The positive samples in the second sample set are target crop pattern spots, the negative samples are difficult-to-separate crop pattern spots, and other ground objects except the target crops and the difficult-to-separate crops are used as backgrounds; the remote sensing image in the second sample set is a sample area remote sensing image; the sample area is the same as the planting structure of the working area; the planting structure comprises: crop species and crop fractions of each species.

The sample area and the working area are identical in planting structure, namely the sample area planting structure meets preset conditions; illustratively, the preset conditions include: 1. the difference between the ratio of the target crop number to the total crop number in the sample area and the ratio of the target crop number to the total crop number in the working area is less than a preset first ratio threshold; 2. the ratio of the number of other crop types in the sample area that are the same as those in the working area to the total number of other crop types in the sample area is greater than a preset second ratio threshold; the other crop is a crop that is not the target crop.

In one embodiment, the preset first ratio threshold is 20% and the preset second ratio threshold is 80%.

The target crop number and the total crop number are respectively determined based on the planting areas of the corresponding crops, and the planting areas are respectively obtained through statistical annual notices or other historical data of the sample area or the working area.

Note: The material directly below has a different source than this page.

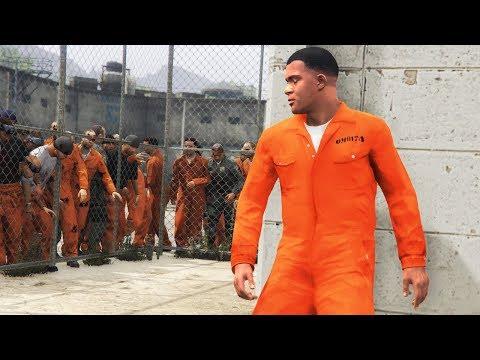 GTA 5 - ESCAPE The PRISON in a ZOMBIE Outbreak!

Specifically, training an original first extraction model based on a first sample set to obtain a trained first extraction model; and extracting texture features of the optical image of the second sample, synthesizing the texture features and the optical image features of the corresponding second sample in a wave band to obtain synthesized sample data, and training an original second extraction model based on the synthesized sample data to obtain a trained second extraction model.

According to the grain crop extraction method, only the second remote sensing image corresponding to the first extraction result is input into the second extraction model, so that the input of other invalid information is avoided, interference is caused to the reasoning process of the second extraction model, and the reasoning speed of the second extraction model is improved; and, because the first extraction model does not distinguish the target crop from the difficult-to-separate crop, namely the first extraction model is easy to identify the target crop and the difficult-to-separate crop as the target crop, the recall ratio of the target crop extraction is ensured, the second extraction model is based on the optical image characteristics, the texture characteristics and the spatial relationship among the crops, and the distinguishing of the target crop and the difficult-to-separate crop is carried out on the fully-looked-up target crop extraction area in the first extraction result, so that the accuracy of the target crop extraction result is improved; in addition, since the first extraction model and the second extraction model are two independent models, the grain crop extraction method is used for extracting the same target crop in other scenes with completely different planting structures, and only the second extraction model is required to be optimized without retraining the first extraction model, so that the grain crop extraction method has stronger generalization capability and is suitable for large-scale popularization and use.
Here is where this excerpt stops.